How to prosper during the coming Depression, transportation

 

Most Americans own some form of automobile, however only a small percentage know how to maintain them. If you are looking to keep your ride on the road and save some money along the way I highly suggest buying a Chilton auto repair manual for the year, make, and model of the vehicle you own. There are two schools of thought when it comes to not doing your car repairs, it’s too complicated or let the professionals handle it.

I bought a 2006 Toyota Corolla back in 2008 and I have only taken it to the dealership one time after it was purchased. This was for the “free” oil change that came with the vehicle. There are several reasons why I will never take it back there, for anything. The Corolla came with a 250 point inspection that insured it was in like new condition when I drove it off the lots but when I took it there for the oil change three months later the mechanics continued to pile on a list of things it needed besides the oil change. At one point a woman carried the air filter into the waiting room and said it needed to be replaced. The filter was still white except for a maple tree seed, one of those annoying helicopter like blades that fall to the ground every spring, and told me it was clogged. I took the tree seed out of the filter and told her to put it back in. once they started to add things to the oil change, I was done with that place. Either they never did the inspection before selling the vehicle or they were trying to rip me off. I’m not saying that every place is like that but I have heard other horror stories about $90-120 oil changes at those quick lube places from unsuspecting customers who didn’t know better. It has never cost me more than $30 to do my own oil change at home and it takes less than 15 minutes. Sure, it’s dirty and you have to crawl under the car but at least you know the job is done, what it cost, and that it was done right.

Granted there are things you can not do on your own. Changing tires needs to be done by a professional. The exhaust system, unless you know how to weld, should be done by a professional. Things like, replacing a headlight, changing the air filter, replacing the battery, checking tire pressure, topping off coolant, even replacing your own brake pads can be done at home if you know how to do it. That is where the Chilton’s manual comes in, showing you step by step how to work on your own car so that you aren’t paying somebody $50 an hour to do it for you and charging you extra for the parts that you can get from your local Auto Zone.

Rows of spatial question-and-answer data:
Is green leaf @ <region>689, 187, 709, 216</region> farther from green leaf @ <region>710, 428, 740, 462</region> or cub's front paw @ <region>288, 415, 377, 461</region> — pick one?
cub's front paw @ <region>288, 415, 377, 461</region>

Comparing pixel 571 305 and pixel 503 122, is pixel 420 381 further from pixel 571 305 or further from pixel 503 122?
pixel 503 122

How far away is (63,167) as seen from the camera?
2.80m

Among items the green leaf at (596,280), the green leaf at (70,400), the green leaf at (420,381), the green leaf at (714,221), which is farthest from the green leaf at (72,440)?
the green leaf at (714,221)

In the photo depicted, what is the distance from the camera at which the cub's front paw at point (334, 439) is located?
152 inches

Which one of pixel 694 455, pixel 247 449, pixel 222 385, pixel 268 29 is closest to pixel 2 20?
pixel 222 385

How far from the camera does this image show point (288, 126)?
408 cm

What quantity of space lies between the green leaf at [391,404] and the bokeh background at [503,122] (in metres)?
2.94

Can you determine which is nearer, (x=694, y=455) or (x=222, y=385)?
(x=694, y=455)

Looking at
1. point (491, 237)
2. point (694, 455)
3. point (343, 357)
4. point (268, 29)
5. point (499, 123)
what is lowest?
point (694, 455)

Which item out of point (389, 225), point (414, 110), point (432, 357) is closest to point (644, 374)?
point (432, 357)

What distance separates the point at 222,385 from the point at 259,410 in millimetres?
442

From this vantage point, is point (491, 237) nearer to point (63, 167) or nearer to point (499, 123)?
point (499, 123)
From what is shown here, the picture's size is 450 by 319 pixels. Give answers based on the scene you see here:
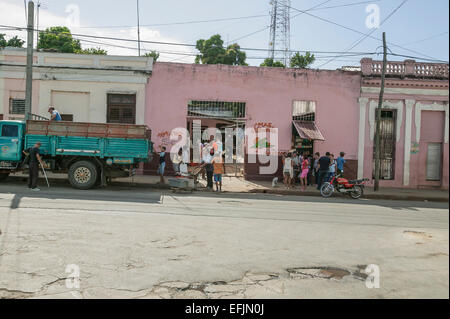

What you have to do:
According to the text on car maintenance, which car jobs can be done at home if you know how? The lines have no connection to the text on car maintenance.

Answer to the problem:
- Replacing a headlight
- Changing the air filter
- Replacing the battery
- Checking tire pressure
- Topping off coolant
- Replacing your own brake pads